Florida College Students Gain Access To Free Textbooks
With college students paying upwards of $1200 each year for their textbooks, any move to bring relief to cash strapped students is certainly welcome news. University Press of Florida is doing its part to help ease college costs by offering 120 textbooks and scholarly monographs online for free. To bring about that change, the textbook publishing company launched a new imprint, Orange Grove Texts Plus (OGT+), to advance this initiative.
Discounted Printed Textbooks Too
In addition to offering select books online at no charge, University Press of Florida is offering bound printed textbooks for as much as 50% off the price of traditional textbooks. These efforts together should bring significant relief to Florida students, who can do most of their ordering online, bypassing pricey campus bookstores for much of their textbook needs.
State University System Chancellor Frank T. Brogan has expressed support for the new venture. “This entrepreneurial partnership is testing new waters in book publishing to offer flexibility for professors and less expensive textbooks for students. I’m proud that this innovation is coming out of Florida’s higher-education community, and I’m excited about the future possibilities this experiment could bring to how we manage textbook costs.”
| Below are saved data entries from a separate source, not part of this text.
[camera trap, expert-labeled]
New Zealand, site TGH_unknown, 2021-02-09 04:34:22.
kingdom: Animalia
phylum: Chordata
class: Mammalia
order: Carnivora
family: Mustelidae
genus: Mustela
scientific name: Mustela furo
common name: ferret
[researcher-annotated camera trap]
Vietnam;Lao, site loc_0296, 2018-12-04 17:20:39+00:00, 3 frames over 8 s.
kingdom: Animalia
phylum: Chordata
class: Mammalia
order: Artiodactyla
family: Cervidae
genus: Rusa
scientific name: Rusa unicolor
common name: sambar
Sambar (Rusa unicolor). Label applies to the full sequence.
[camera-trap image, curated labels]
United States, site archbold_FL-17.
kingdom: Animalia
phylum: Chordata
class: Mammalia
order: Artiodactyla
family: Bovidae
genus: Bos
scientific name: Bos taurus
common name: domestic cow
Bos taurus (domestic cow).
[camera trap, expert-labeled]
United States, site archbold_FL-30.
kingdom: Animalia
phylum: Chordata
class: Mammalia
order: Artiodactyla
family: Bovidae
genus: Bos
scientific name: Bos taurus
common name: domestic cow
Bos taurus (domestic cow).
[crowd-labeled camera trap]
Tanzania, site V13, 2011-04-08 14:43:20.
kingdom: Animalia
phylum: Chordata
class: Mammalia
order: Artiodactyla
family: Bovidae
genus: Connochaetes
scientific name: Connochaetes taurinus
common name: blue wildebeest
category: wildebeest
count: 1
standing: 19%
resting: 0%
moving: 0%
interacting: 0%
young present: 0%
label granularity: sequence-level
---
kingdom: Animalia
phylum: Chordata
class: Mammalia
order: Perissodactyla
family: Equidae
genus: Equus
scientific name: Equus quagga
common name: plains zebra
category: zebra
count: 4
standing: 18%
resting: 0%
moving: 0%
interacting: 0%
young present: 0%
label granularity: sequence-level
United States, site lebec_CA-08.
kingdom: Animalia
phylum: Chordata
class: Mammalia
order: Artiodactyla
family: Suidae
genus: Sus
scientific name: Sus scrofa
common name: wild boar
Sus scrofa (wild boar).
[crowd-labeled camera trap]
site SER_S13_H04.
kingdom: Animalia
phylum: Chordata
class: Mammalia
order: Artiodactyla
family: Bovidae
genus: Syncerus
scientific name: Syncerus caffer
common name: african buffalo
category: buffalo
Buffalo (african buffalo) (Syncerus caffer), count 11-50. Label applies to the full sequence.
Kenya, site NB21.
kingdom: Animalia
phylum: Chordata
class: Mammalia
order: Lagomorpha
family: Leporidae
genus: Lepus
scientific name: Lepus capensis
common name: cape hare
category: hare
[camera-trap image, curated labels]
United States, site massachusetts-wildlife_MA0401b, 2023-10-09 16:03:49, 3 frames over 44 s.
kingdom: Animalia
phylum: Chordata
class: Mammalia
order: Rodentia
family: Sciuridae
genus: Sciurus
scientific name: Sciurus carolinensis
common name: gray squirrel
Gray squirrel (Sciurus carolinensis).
One example of a book that is available for free online or discounted for purchase is Images of the Woman Reader in Victorian British and American Fiction by Catherine J. Golden which typically retails as a hardcover book for $59.95. A bound paperback copy of this same book is now priced at $29.50 or students can read it online for free.
Saving Students Money
SayCampusLife.com has been tracking current trends in the college textbook publishing and retail industries and has been reporting a number of ways that students can save money. Textbook rental companies such as Chegg.com, CampusBookRentals.com and CollegeBookRental.com have emerged in recent years to serve college students. Students can also take advantage of cheap textbooks offered in the online market.
In addition, open source material from Flat World Knowledge has made some titles available to students while Appalachian State University in Boone, North Carolina has a 70+ year old program where students can get some of their textbooks for free.
Students Have A Choice
While we don’t believe that author’s works should be offered for no charge, we’re happy to see that steps are being taken to offer students an option to campus bookstores which have long held a monopoly on the college textbook market.